• [Directions]:
1. Write out, word for word, the part of the article on the river sensor start-up that begins at "It was a pure" and ends after "never thought about.".
2. Resume the article on the river sensor start-up, carrying it on past its final sentence.

• [Text shown]:
## START

6.24.24
Deborah Kyburz
Photograph: Jessica Droujko/ETH Zurich
Jessica Droujko’s start-up, Riverkin, measures the water quality of freshwater ecosystems and helps quantify and respond to risks such as floods and pollution. Thanks to an ETH Pioneer Fellowship, her work is now picking up speed.
Jessica Droujko is passionate about water – and rivers in particular. The Canadian scientist was born along the Niagara River, spent her summers on the Ottawa River and earned her Bachelor‘s degree in Montreal, where two rivers merge to create the great St. Lawrence River. She came to ETH Zurich for her Master’s studies and fell in love with Switzerland and its rivers, prompting her to do her doctorate at the Department Of Civil, Environmental and Geomatic Engineering. During this time, she developed the foundation for her start-up Riverkin, which measures and analyses the quality of river water.
It was a pure coincidence, says Droujko: “I studied combustion engines and reactive flows but wasn’t sure if that was the right topic for me. At that time, I felt very drawn to climate and environmental topics.” As a longtime kayaker, she had many friends in fields such as geomorphology, river biodiversity and biogeochemistry. “I asked some of them what they would need for their research, and they told me I should develop a turbidity sensor,” she says. It soon became apparent that turbidity had nothing to do with turbulence, as Droujko first suspected. She would have known quite a bit about turbulence, but the turbidity of rivers was something she had never thought about.
A sensor to measure water quality
Rivers become cloudy – or turbid – when the water transports a lot of fine sediment. This means that turbid river water can be an indicator of disruptions to river systems, for instance, via heavy precipitation or from mining or agriculture. However, fine suspended sediment from rivers is also important in regulating the balance of nutrients such as phosphorous, nitrogen and silica. The balance of material in a river therefore serves as a measure of the ecological quality of the water and the health of the river. As part of her doctoral thesis, Droujko developed a sensor that can measure turbidity of this kind.
Her sensor is not only robust and energy efficient but is also easy to install compared to conventional measuring stations that have to be attached to the riverbed with cement. The sensors measure water flow, temperature and fine sediment concentration. Unlike most commercial sensors, which are capable of measuring 0 to 1.5 grams of sediment per litre of water, Droujko’s model can measure up to 20 grams per litre. “Rivers are living, unpredictable ecosystems,” she explains. “In the event of heavy rainfall or strong releases from power plants, the water parameters often change abruptly. That’s why we need a large but precise range of measurement.”
The sensor is attached on the edge of the river. Photograph: Jessica Droujko/ETH Zurich
Holistic approach for intelligent water management
Measuring water quality using the hardware developed by Droujko – the sensor “Ecosystem” – is just the first step. She also wants to aggregate all of the data from her sensors into a central database, which is currently under development, and ultimately use her start-up Riverkin to change peoples’ perception of rivers and enable positive change in our water systems and the communities around them.

## END

• [Supplied material]:

## START

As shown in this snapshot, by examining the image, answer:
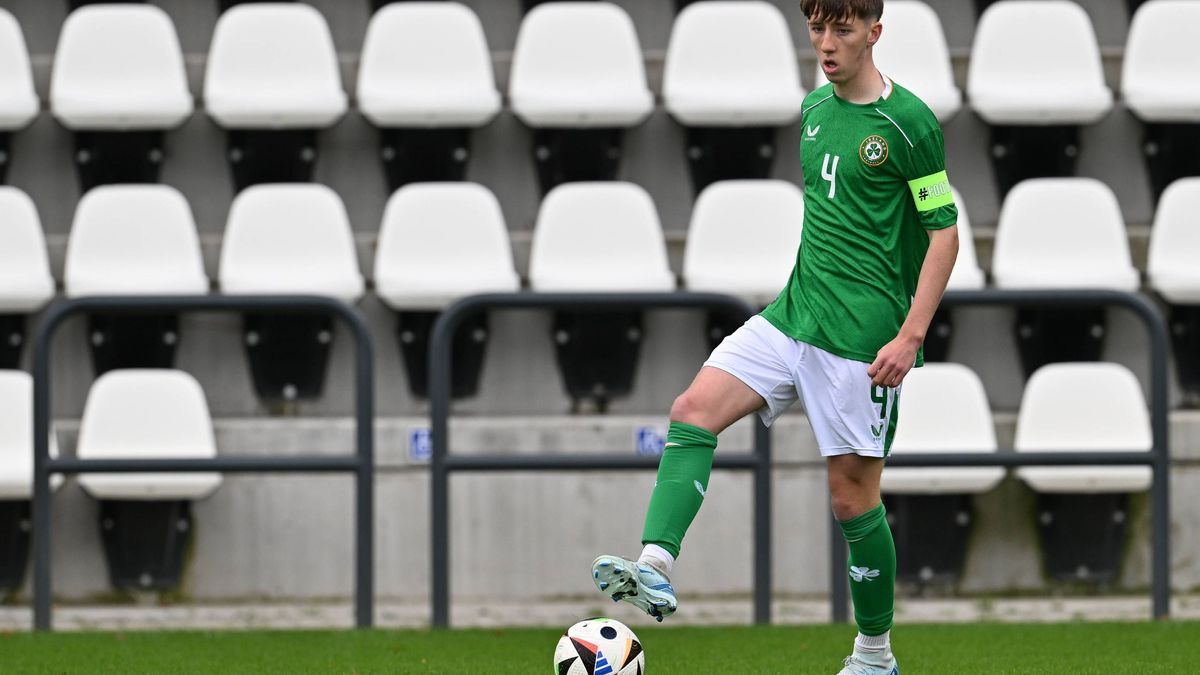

## END

• [The responses]:
1.
It was a pure coincidence, says Droujko: “I studied combustion engines and reactive flows but wasn’t sure if that was the right topic for me. At that time, I felt very drawn to climate and environmental topics.” As a longtime kayaker, she had many friends in fields such as geomorphology, river biodiversity and biogeochemistry. “I asked some of them what they would need for their research, and they told me I should develop a turbidity sensor,” she says. It soon became apparent that turbidity had nothing to do with turbulence, as Droujko first suspected. She would have known quite a bit about turbulence, but the turbidity of rivers was something she had never thought about.

2.
In the future, Droujko plans to analyse this water data to support customers with intelligent water management and decision-making where customers would feel empowered to work with the water cycle and not against it. This can take the form of understanding and reacting to the effects of natural disasters such as landslides, complying with environmental regulations or successfully integrating restoration targets. The market potential is great, as rivers and water management issues are everywhere, and some of these issues are set to intensify in the future. Droujko’s first target group is the hydroelectric sector. Mining, agriculture and irrigation are also of interest for Riverkin. Surface and groundwater are poised to be the biggest growth sector over the next decade.
Droujko also licences the data to up-and-coming companies that are specialised in AI-supported biodiversity monitoring. “Many use satellite images but don’t have any data taken on site,” she says. “Here we can help and create extra added value.” For example, historical temperature, water level and turbidity data provide insights into the complex interactions between land cover and water quality that affect terrestrial and freshwater ecosystems. Droujko’s start-up can help these companies enable stakeholders to make more informed decisions that promote sustainable land use and conservation practices.
This Researcher Reads Rivers – Riverkin.
Video: ETH Zurich / Nicole Davidson
Student Project House as a springboard
During her time at ETH, Droujko had a particularly valuable experience at the Student Project House, where she developed her first sensor. “I’m still excited about what was on offer,” she states. “Students not only receive coaching but also get a lot of opportunities to learn the ropes of entrepreneurship.”
The Student Project House is always on the hunt for doctoral students who want to turn their research into a marketable idea, she says. According to Droujko, many doctoral students find the idea of developing a product or service from their PhD research almost impossible. However, she encourages them to explore their options, noting that the Student Project House could help with this process.
Curiosity and openness as cornerstones of success
“Of course, you need the right mentors,” says Droujko. In her case, it was Peter Molnár, her PhD supervisor at the Institute of Environmental Engineering, who played a decisive role in her journey. Molnár believed in the potential of her idea and helped her win an ETH Research Grant to conduct her PhD and develop the sensor. “There’s always room for innovation,” she says. “You just have to be brave and take the first step.”
She advises Bachelor’s students to be fearless and inquisitive when it comes to their interests. “I’ve learned that opportunities arise from a combination of preparation and openness to new possibilities,” she says.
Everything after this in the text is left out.